Uma arqueologia da convergência tecnológica que resulta nas tecnologias contemporâneas de rede
…………………….“Por ser múltipla, a verdade não é dupla; e, como em vossa política
…………………….ampliastes os direitos e os benefícios, estabelecestes nas artes uma
…………………….comunhão maior e mais abundante;
…………………….Burgueses, vós — rei, legislador ou negociante — instituístes
…………………….coleções, museus, galerias. Algumas daquelas que há dezesseis anos
…………………….só estavam abertas para os monopolizadores, alargaram suas portas
…………………….para a multidão.”
…………………………………………..(Charles Baudelaire, ‘Salão de 1846’)

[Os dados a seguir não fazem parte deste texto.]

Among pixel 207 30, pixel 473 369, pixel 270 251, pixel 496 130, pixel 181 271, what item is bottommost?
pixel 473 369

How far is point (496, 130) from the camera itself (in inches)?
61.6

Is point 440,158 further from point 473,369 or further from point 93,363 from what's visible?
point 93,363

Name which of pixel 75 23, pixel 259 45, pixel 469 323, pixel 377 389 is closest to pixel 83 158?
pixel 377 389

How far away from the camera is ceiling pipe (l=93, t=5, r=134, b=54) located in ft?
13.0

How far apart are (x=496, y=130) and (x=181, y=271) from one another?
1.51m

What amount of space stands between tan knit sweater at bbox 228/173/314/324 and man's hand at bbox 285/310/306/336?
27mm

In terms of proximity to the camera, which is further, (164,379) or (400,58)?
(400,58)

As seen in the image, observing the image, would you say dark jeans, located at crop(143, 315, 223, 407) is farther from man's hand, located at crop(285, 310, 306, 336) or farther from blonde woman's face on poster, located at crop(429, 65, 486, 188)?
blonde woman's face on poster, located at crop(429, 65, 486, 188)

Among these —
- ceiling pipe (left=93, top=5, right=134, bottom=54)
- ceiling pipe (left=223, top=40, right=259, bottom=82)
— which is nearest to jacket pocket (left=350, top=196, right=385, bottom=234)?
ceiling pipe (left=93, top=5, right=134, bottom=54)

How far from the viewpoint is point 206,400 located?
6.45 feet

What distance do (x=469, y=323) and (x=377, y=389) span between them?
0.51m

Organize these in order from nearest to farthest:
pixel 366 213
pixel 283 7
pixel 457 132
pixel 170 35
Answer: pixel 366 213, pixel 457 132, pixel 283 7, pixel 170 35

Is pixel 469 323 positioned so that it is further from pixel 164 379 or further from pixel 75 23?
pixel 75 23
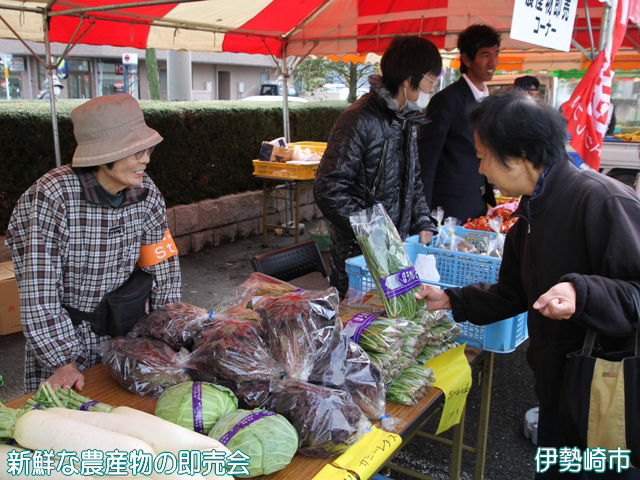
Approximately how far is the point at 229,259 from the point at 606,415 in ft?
18.8

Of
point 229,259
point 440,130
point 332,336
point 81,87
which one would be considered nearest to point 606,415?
point 332,336

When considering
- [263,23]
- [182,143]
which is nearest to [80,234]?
[263,23]

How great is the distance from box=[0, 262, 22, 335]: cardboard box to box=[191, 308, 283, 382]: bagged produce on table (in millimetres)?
3280

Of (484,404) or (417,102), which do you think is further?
(417,102)

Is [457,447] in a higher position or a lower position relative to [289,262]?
lower

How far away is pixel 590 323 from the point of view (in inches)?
62.1

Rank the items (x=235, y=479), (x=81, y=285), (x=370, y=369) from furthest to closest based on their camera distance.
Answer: (x=81, y=285) < (x=370, y=369) < (x=235, y=479)

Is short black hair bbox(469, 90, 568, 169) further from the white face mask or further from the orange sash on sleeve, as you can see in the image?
the orange sash on sleeve

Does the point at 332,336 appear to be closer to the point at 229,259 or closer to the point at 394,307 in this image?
the point at 394,307

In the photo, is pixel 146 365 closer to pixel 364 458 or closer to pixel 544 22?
pixel 364 458

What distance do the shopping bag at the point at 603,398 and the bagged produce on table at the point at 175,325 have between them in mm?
1186

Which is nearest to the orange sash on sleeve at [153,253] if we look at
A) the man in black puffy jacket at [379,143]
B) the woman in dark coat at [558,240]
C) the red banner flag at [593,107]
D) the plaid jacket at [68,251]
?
the plaid jacket at [68,251]

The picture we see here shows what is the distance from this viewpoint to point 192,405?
146cm

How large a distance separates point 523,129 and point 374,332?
79cm
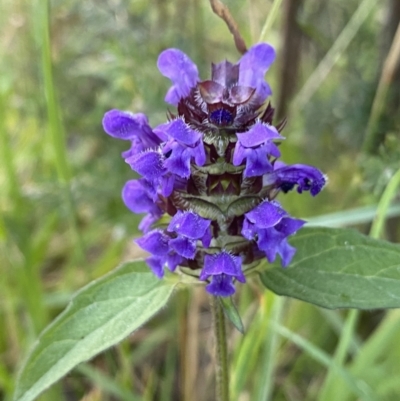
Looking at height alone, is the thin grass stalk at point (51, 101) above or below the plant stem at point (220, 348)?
above

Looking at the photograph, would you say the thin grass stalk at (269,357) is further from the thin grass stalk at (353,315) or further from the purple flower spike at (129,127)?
the purple flower spike at (129,127)

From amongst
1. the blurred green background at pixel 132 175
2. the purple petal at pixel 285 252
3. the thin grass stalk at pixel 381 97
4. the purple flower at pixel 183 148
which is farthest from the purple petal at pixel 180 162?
the thin grass stalk at pixel 381 97

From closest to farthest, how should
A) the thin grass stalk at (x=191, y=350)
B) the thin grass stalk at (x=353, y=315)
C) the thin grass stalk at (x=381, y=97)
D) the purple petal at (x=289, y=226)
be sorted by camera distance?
the purple petal at (x=289, y=226) → the thin grass stalk at (x=353, y=315) → the thin grass stalk at (x=381, y=97) → the thin grass stalk at (x=191, y=350)

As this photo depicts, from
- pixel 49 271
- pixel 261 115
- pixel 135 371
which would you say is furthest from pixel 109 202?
pixel 261 115

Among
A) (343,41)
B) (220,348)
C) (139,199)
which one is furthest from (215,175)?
(343,41)

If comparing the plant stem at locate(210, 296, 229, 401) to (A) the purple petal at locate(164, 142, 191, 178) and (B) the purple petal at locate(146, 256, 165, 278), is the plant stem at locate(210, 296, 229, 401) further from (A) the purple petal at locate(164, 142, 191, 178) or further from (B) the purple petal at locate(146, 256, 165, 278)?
(A) the purple petal at locate(164, 142, 191, 178)

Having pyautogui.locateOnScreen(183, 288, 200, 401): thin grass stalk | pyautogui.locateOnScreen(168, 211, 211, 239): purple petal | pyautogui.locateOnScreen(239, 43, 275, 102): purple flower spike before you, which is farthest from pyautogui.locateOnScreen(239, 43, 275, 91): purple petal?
pyautogui.locateOnScreen(183, 288, 200, 401): thin grass stalk

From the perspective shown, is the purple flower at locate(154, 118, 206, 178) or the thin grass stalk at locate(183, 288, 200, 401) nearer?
the purple flower at locate(154, 118, 206, 178)

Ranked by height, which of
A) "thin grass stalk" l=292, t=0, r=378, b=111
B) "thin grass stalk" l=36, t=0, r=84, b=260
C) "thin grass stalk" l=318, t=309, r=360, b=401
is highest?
"thin grass stalk" l=292, t=0, r=378, b=111
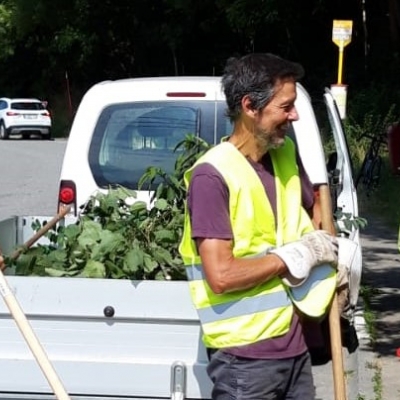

Em “Da convivência à convergência das mídias”, texto que introduz “Culturas e Artes do Pós-humano”, Lucia Santaella recupera a idéia — defendida desde “Arte e Cultura: equívocos do elitismo” (1982) e “Convergência: poesia concreta e tropicalismo” (1986) — de que é impossível separar “as culturas eruditas, populares e massivas, pois os processos de caldeamento e mesclagem por que elas passavam pareciam evidentes”, apesar de toda essa mistura não colocar em crise a dominância da cultura de massas no século XX”. Certamente, a Revolução Industrial, em que a burguesia torna-se a principal classe social no que toca à produção, e especialmente ao consumo de cultura, é um momento importante desse processo. (p. 12)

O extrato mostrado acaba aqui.